Nel panorama dell'horror contemporaneo, pochi errori sono più comuni di quello di forzare un sequel dove non serve. Un film funziona, il pubblico risponde con entusiasmo, e immediatamente parte la macchina produttiva: budget più alto, mitologia espansa, posta in gioco amplificata. A volte funziona. Altre volte, l'ambizione di fare più grande finisce per diluire esattamente ciò che aveva reso speciale l'originale.
Questa premessa regala a Obsession qualcosa che molti film horror non riescono mai a ottenere: una struttura narrativa capace di sostenere infinite storie. E Curry Barker lo ha capito perfettamente. In una recente intervista, il regista ha rivelato di avere già diverse idee su dove potrebbe espandersi questo universo. Ha menzionato un concept per un sequel tradizionale, ma ha anche condiviso un'idea ancora più stimolante: Barker vorrebbe creare una serie televisiva di otto episodi ambientata nello stesso mondo, con ogni episodio centrato su un desiderio diverso. E per Obsession, questa sarebbe la scelta perfetta.

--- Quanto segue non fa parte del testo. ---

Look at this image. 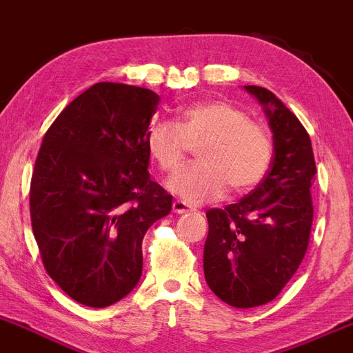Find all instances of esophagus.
<instances>
[{
    "label": "esophagus",
    "mask_w": 353,
    "mask_h": 353,
    "mask_svg": "<svg viewBox=\"0 0 353 353\" xmlns=\"http://www.w3.org/2000/svg\"><path fill=\"white\" fill-rule=\"evenodd\" d=\"M172 210L176 214H185V212H189V210H192L189 208L188 204H185V202H182V201H174V204H172Z\"/></svg>",
    "instance_id": "esophagus-1"
}]
</instances>
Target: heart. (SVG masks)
I'll list each match as a JSON object with an SVG mask.
<instances>
[{
  "mask_svg": "<svg viewBox=\"0 0 353 353\" xmlns=\"http://www.w3.org/2000/svg\"><path fill=\"white\" fill-rule=\"evenodd\" d=\"M199 164L171 177L168 188L190 204L219 199L228 192H247L264 179L272 163V141L241 109L222 101L190 104L172 121H157L145 136V149L163 172L184 164L197 145Z\"/></svg>",
  "mask_w": 353,
  "mask_h": 353,
  "instance_id": "heart-1",
  "label": "heart"
}]
</instances>
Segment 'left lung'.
Returning a JSON list of instances; mask_svg holds the SVG:
<instances>
[{
  "instance_id": "8db88e82",
  "label": "left lung",
  "mask_w": 353,
  "mask_h": 353,
  "mask_svg": "<svg viewBox=\"0 0 353 353\" xmlns=\"http://www.w3.org/2000/svg\"><path fill=\"white\" fill-rule=\"evenodd\" d=\"M264 108L274 139L270 171L236 204L205 212V282L221 301L252 309L274 301L309 247L315 161L301 121L274 92L244 86Z\"/></svg>"
}]
</instances>
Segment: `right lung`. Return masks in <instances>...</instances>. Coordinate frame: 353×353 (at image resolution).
<instances>
[{"mask_svg": "<svg viewBox=\"0 0 353 353\" xmlns=\"http://www.w3.org/2000/svg\"><path fill=\"white\" fill-rule=\"evenodd\" d=\"M159 96L96 83L63 109L43 137L30 189L43 265L71 299L103 309L143 274V239L172 208L149 177L145 136Z\"/></svg>", "mask_w": 353, "mask_h": 353, "instance_id": "add662e5", "label": "right lung"}]
</instances>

Ciò che emerge con maggiore chiarezza dalle parole di Barker è quanto profondamente comprenda l'appeal della sua stessa creazione. "Ho un'idea davvero interessante per il sequel, che sarebbe fondamentalmente un altro desiderio andato male con lo stesso meccanismo del One Wish Willow", ha spiegato il regista. "Ma anche, e queste sono solo idee, non c'è nulla di confermato, mai. Mi piacerebbe molto l'idea di uno show televisivo di otto episodi. Ogni episodio è un desiderio".
Le possibilità sembrano praticamente infinite perché la fonte dell'horror è universale: tutti vogliono qualcosa. Quella tensione tra desiderio e conseguenza è antica quanto la narrazione stessa, eppure rimane eternamente rilevante perché tocca una verità fondamentale dell'esperienza umana. Crediamo sempre di sapere cosa ci serve per essere felici, ma raramente consideriamo il vero costo di ottenerlo. Il formato antologico permetterebbe a Barker di esplorare questa dinamica attraverso una varietà di personaggi, contesti e tipi di desiderio.
Potrebbe giocare con generi diversi all'interno della struttura horror: un episodio potrebbe essere un thriller psicologico, un altro potrebbe virare verso il body horror, un terzo potrebbe essere un dramma familiare con elementi soprannaturali. Quella flessibilità narrativa è precisamente ciò che distingue Obsession dai franchise horror tradizionali. Non c'è bisogno di inventare spiegazioni sempre più elaborate su come il mostro sia sopravvissuto, o perché il killer sia tornato un'altra volta.
L'horror, genere che Curry Barker ha dichiarato di amare, ha sempre funzionato meglio quando esplora ansie umane fondamentali attraverso metafore soprannaturali. Obsession ha toccato qualcosa di profondamente riconoscibile: l'idea che i nostri desideri potrebbero distruggerci, che ottenere ciò che vogliamo potrebbe rivelarsi la cosa peggiore che ci possa capitare. Otto episodi. Otto desideri. Otto modi diversi in cui quella verità potrebbe manifestarsi. L'approccio di Curry Barker potrebbe trasformare un buon film horror in qualcosa di molto più duraturo: una riflessione continua su cosa significhi volere qualcosa, e su quale prezzo siamo disposti a pagare per ottenerlo.